3. An intravaginal drug delivery device according to claim 2, in which the, or each, hole or opening extends to the surface of the at least one reservoir and/or extends partially into the at least one reservoir.

4. An intravaginal drug delivery device according to claim 2, in which the, or each, hole or opening is of any shape or is joined with an adjacent hole or opening to give a continuous opening in the form of a slit.

5. An intravaginal drug delivery device according to claim 2, in which the, or each, hole or opening is substantially cylindrical with a diameter in the range of about 0.5 to 6.5 mm.

6. An intravaginal drug delivery device according to claim 2, in which the, or each, hole or opening extends through the sheath substantially normal to the reservoir surface.

7. An intravaginal drug delivery device according to claim 2, in which the device is substantially circular in transverse cross-section, and the, or each, hole extends substantially radially, inwardly or outwardly, through the sheath.

8. An intravaginal drug delivery device according to claim 7, in which there are one to thirty of said holes, optionally aligned linearly, along the inner or outer circumference of the intravaginal drug delivery device.

9. An intravaginal drug delivery device according to claim 2, in which the device is a substantially cylindrical rod device, and said holes are provided at each terminal end of the rod.

10. An intravaginal drug delivery device according to claim 9, in which the rod device defines a right circular cylinder and each base of the rod is partly or fully exposed, to define said holes.

11. An intravaginal drug delivery device according to claim 9, in which further holes or slits are provided extending substantially radially through the sheath.

12. An intravaginal drug delivery device according to claim 11, in which there are one to thirty of said further holes, optionally aligned linearly, along the circumference of the rod.

13. An intravaginal drug delivery device according to claim 1, in which the device is a partial or complete toroid shape.

14. An intravaginal drug delivery device according to claim 1, in which the reservoir additionally comprises at least one pore-forming excipient.

15. An intravaginal drug delivery device according to claim 14, in which the pore-forming excipient comprises a water-soluble or water-swellable polysaccharide, a monosaccharide or a disaccharide, a mater-soluble salt; a protein, a nonionic surface active agent; a bile salt; an organic solvent, or a fatty acid ester.

16. An intravaginal drug delivery device according to claim 1, in which the sheath additionally comprises at least one pharmacologically active agent.

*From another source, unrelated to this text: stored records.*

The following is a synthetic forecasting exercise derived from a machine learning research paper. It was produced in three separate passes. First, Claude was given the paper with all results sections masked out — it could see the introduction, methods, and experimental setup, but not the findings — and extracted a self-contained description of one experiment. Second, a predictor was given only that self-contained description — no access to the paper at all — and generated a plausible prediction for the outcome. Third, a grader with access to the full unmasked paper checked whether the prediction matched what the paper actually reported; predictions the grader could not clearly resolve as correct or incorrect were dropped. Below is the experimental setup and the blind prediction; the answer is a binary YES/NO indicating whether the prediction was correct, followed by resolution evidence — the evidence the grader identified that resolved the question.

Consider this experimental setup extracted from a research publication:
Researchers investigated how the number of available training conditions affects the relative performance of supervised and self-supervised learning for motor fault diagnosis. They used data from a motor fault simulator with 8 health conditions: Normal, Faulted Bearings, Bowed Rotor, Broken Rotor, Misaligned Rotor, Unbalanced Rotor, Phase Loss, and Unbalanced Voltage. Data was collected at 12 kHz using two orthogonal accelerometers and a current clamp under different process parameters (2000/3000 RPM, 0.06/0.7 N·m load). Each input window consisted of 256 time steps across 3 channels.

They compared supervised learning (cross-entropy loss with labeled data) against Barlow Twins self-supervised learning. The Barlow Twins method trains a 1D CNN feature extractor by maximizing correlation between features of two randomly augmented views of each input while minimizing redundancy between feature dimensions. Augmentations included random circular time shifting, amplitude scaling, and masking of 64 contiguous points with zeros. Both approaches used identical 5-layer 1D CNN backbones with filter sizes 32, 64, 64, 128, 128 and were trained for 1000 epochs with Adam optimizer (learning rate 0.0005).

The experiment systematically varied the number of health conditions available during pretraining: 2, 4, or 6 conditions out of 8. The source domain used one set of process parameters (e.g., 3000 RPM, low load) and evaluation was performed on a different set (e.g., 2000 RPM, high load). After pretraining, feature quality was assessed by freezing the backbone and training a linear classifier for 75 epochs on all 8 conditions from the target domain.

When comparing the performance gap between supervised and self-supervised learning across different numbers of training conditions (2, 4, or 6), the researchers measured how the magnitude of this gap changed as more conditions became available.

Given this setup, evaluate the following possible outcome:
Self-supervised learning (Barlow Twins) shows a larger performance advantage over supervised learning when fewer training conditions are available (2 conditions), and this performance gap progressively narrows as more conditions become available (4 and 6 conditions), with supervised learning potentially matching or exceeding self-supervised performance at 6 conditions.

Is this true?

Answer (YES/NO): YES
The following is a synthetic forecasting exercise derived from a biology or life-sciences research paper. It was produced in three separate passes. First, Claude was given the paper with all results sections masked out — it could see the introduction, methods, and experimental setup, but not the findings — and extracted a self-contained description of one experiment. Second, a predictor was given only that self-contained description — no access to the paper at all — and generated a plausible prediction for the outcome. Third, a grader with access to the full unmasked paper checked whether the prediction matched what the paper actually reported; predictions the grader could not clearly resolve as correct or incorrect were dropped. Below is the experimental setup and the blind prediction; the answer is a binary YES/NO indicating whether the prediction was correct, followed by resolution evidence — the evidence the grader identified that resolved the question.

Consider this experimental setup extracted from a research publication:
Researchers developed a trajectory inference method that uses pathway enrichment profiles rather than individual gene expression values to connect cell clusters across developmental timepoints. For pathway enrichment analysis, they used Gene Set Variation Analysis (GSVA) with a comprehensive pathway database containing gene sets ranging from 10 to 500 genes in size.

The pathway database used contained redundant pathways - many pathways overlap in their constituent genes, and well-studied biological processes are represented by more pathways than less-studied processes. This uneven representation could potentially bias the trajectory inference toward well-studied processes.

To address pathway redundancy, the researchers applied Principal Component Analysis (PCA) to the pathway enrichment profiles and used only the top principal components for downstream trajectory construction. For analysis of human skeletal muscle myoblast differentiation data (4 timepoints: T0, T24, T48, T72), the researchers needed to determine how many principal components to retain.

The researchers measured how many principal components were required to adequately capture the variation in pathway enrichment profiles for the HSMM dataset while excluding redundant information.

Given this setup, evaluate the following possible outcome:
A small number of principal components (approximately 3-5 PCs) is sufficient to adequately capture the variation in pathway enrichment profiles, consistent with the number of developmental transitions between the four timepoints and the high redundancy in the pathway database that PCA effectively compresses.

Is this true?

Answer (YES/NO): YES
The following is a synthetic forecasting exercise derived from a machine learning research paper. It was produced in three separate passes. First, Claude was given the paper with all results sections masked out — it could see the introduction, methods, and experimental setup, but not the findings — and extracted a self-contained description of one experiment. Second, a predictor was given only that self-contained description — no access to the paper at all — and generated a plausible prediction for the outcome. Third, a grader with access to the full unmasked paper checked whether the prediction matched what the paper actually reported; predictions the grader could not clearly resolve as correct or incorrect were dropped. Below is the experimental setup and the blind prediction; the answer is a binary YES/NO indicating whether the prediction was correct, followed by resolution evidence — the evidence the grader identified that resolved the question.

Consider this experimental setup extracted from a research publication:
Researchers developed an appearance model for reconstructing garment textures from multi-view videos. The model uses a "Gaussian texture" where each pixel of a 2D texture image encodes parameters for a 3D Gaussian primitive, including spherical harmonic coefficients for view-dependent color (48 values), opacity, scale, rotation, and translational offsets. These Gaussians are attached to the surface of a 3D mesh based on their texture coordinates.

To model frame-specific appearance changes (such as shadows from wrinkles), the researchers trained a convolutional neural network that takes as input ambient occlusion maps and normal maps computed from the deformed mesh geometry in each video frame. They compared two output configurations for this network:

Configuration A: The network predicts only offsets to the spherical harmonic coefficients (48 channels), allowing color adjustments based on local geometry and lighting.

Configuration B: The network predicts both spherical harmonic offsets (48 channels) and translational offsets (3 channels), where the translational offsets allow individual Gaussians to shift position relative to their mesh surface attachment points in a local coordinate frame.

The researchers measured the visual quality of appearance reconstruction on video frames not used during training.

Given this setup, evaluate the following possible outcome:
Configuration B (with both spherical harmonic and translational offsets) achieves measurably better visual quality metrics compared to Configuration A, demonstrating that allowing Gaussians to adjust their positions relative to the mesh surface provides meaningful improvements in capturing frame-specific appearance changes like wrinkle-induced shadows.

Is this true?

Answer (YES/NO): YES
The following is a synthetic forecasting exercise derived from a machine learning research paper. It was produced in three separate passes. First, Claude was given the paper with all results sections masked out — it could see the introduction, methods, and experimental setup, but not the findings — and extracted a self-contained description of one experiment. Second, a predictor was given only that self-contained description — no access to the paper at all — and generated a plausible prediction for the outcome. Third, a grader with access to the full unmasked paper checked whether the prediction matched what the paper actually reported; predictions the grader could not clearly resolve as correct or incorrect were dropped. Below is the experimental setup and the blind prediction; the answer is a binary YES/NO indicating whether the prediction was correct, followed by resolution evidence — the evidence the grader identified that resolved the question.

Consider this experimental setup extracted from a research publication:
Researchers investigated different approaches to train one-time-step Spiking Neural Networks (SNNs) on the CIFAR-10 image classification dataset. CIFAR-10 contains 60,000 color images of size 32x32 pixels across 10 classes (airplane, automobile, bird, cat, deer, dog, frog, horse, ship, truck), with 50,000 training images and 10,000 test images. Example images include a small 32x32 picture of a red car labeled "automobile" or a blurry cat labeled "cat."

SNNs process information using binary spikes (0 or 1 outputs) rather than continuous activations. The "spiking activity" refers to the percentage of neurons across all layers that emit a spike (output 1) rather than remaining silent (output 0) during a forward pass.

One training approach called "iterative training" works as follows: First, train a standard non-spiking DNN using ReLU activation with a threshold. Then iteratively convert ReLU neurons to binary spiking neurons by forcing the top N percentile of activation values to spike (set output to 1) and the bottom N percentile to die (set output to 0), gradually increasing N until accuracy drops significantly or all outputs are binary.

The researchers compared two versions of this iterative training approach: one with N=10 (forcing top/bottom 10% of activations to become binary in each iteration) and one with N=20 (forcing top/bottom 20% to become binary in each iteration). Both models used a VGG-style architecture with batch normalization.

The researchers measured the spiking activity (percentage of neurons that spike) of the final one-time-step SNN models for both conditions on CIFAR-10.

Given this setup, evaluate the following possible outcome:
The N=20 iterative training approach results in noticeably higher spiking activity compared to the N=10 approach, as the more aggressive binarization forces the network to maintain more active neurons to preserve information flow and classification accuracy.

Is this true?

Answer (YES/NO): NO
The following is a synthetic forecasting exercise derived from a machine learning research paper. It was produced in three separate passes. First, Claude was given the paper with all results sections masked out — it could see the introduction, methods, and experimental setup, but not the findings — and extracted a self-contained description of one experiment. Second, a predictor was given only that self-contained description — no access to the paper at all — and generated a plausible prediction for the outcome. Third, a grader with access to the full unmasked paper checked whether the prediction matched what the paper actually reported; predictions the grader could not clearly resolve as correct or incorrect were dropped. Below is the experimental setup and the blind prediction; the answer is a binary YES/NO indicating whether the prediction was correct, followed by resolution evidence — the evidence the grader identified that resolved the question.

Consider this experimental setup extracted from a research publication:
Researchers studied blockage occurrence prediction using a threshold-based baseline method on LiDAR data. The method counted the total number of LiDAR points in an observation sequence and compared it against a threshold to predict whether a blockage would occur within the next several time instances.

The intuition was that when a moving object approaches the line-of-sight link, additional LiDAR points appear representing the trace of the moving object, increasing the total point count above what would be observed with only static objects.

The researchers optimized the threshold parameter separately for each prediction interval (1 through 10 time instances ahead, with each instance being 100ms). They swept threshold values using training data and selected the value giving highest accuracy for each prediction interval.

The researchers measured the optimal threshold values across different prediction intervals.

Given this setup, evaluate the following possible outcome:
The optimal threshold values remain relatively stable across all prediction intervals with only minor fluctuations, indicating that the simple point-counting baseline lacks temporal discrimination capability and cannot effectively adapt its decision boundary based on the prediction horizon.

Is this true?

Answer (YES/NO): NO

17. A method of manufacturing an intravaginal drug delivery device according to claim 1, said method comprising the steps of dispersing at least one pharmacologically active agent in a pharmaceutically acceptable carrier system; curing the reservoir; and applying a sheath to partly surround the reservoir.

18. A method of manufacturing an intravaginal drug delivery device according to claim 1, said method comprising injecting or extruding a reservoir material into a hollow sheath.